所以他是间接承认了那些弹幕的来源是外面城市里的人,且这些城市并不是平级。他们在下等。
于是恍惚过后,感受到奇耻大辱。
是被关在动物园里透明屏障中表演节目,屏障外的人嘻嘻哈哈,左一句右一句肆意取笑,时不时投喂一些食物玩具用来消遣,这样的奇耻大辱。
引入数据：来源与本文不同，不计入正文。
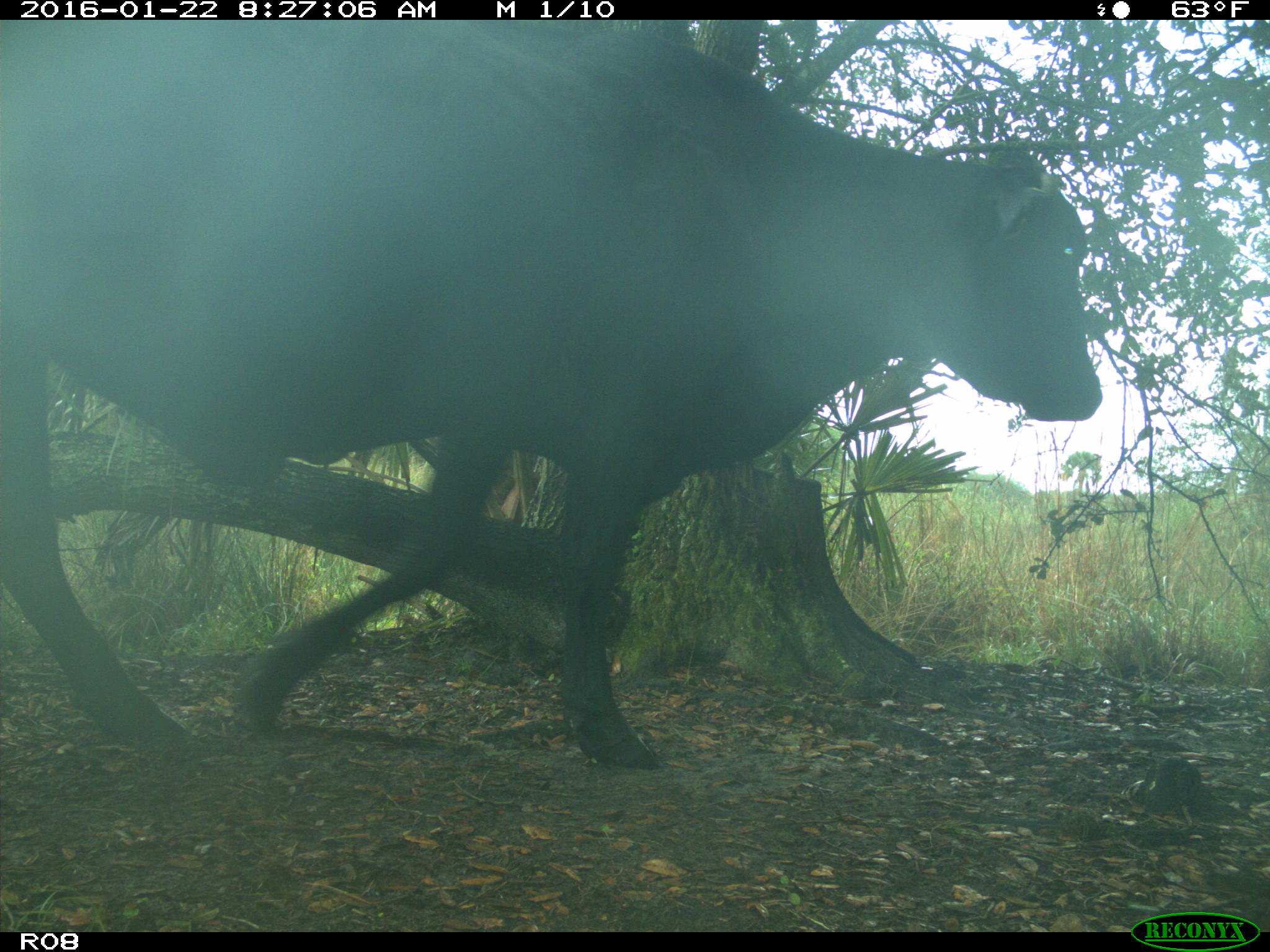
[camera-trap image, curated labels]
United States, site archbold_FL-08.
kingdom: Animalia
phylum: Chordata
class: Mammalia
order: Artiodactyla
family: Bovidae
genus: Bos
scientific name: Bos taurus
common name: domestic cow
他们几人的出身天差地别,但即使再差也没有处在如此境地过。
或许是几人的面色太过难看,钟笙有些尴尬地转移了话题,“总而言之,进来这里,就很难再出去。”
“所以你为什么还要进来?”许川说。
“我进来是因为傅俞臣进来了。”天知道钟笙在看到傅俞臣的脸出现在直播里,嘴里含着的一口水结结实实喷到了对面人的脸上。
所以一面联系着放人,一面自己进来看看情况。
“所以你是来?”
“带你们出去。”钟笙说。
看到一个傅俞臣还不算太惊慌,钟笙立马安排人密切关注直播进程,大大小小的分析报告如流水般送到办公室,在镜头的最边角,钟笙又发现一张让他吐血的面孔。
陈家,陈应。
这可真是大水冲了龙王庙,天知道陈家还是攻擂赛的常驻赞助商。幸亏他发现得早,没有引起大的影响,但直播无法中断,镜头也无法控制,当务之急是先让他们离开。
于是一边请求审批,一边急匆匆赶来。
“我们的愿望从来不会被实现,那么潜台词是,外来人的愿望可能会被实现。”陈应抓了他话里的重点出来。
“是的,”钟笙赞同地看向他,“进来攻擂赛的大部分人都是来许愿的,又能得偿所愿又能出名,一举两得。”
所以这些人,这些人其中的外来人,这些蜷缩在隐秘角落里盯着他们看的人。陈应用看蝼蚁的眼神望过去时,他们报以同样的想法回望。
“总之先等等,马上就有消息。”钟笙做了最后拍板。
不应该这么容易轻信一个陌生人,何况是如此天崩地裂的消息。但傅俞臣对这一切都近乎无动于衷,一定程度上证明此人有可信度。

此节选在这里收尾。